Pope Francis listened to a Quran recitation in the ancient Sumerian city of Ur, believed to be the hometown of Prophet Abraham in southern Iraq in a historic meeting on Saturday.
Francis arrived in Iraq on Friday and met with senior government officials on the first-ever papal visit to the country, aimed at promoting his call for greater fraternity among all peoples. He also met Saturday with Grand Ayatollah Ali al-Sistani, one of the most senior clerics in Shiite Islam, in Iraq's holy city of Najaf to deliver a joint message of peaceful coexistence.
Pope Francis later addressed the rich spectrum of Iraq's religious communities in Ur, where Prophet Abraham, a central figure in the Christian, Jewish and Muslim faiths is believed to have been born in the second millennium B.C. There, he made a passionate plea for "unity" after conflict.
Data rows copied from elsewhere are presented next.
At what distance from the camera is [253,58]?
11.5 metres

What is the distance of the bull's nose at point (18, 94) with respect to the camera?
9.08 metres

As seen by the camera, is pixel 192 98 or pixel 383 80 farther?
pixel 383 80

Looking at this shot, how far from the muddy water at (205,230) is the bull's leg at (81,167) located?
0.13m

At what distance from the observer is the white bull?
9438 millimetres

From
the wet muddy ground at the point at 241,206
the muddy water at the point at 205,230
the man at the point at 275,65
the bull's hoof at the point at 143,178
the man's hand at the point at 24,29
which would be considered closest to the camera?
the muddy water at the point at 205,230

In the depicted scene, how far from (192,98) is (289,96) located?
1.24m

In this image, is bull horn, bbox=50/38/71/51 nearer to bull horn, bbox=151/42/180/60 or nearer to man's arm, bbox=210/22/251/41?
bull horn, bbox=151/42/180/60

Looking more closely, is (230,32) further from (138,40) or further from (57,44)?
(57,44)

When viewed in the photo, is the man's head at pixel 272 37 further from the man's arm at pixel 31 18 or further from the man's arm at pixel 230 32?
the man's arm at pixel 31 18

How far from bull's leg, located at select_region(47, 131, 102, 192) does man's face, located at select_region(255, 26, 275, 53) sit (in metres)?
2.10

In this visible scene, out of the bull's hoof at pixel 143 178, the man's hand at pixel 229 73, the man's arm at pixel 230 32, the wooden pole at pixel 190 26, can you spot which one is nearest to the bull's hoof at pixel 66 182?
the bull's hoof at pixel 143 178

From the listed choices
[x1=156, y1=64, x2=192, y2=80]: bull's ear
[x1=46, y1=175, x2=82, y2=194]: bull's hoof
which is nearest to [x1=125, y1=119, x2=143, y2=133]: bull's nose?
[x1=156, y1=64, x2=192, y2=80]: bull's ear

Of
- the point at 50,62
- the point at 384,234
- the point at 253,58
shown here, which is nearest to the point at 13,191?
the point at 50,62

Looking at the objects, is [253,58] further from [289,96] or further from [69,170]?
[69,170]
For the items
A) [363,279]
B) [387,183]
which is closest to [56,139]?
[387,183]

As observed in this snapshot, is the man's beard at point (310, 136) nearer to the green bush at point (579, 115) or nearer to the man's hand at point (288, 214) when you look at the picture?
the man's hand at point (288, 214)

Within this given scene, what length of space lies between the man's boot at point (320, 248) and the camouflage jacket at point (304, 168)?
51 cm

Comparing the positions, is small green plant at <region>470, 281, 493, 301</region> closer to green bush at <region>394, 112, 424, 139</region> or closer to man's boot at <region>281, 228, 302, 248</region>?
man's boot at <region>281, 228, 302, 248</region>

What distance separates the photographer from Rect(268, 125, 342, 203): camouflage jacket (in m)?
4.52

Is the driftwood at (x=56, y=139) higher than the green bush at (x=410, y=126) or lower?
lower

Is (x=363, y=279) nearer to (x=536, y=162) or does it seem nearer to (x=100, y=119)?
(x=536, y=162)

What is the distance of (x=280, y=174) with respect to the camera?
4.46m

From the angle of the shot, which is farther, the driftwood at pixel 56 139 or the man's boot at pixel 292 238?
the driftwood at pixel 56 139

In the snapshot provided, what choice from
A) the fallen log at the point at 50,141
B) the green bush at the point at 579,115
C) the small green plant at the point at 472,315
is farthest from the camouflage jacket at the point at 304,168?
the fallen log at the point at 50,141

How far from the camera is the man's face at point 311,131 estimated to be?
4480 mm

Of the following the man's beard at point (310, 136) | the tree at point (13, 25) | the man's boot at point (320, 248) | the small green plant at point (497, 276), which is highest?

He also listened to a recitation of the Muslim holy book Quran.
"It all started from here," Francis said, after hearing from representatives of Iraq's diverse religious communities.
Following the prayer service in Ur, the pope headed back to Baghdad to celebrate his first public mass in the country, at the Saint Joseph Cathedral.
Iraqis have welcomed the visit and the international attention it has given to the country as it struggles to recover from decades of war and unrest.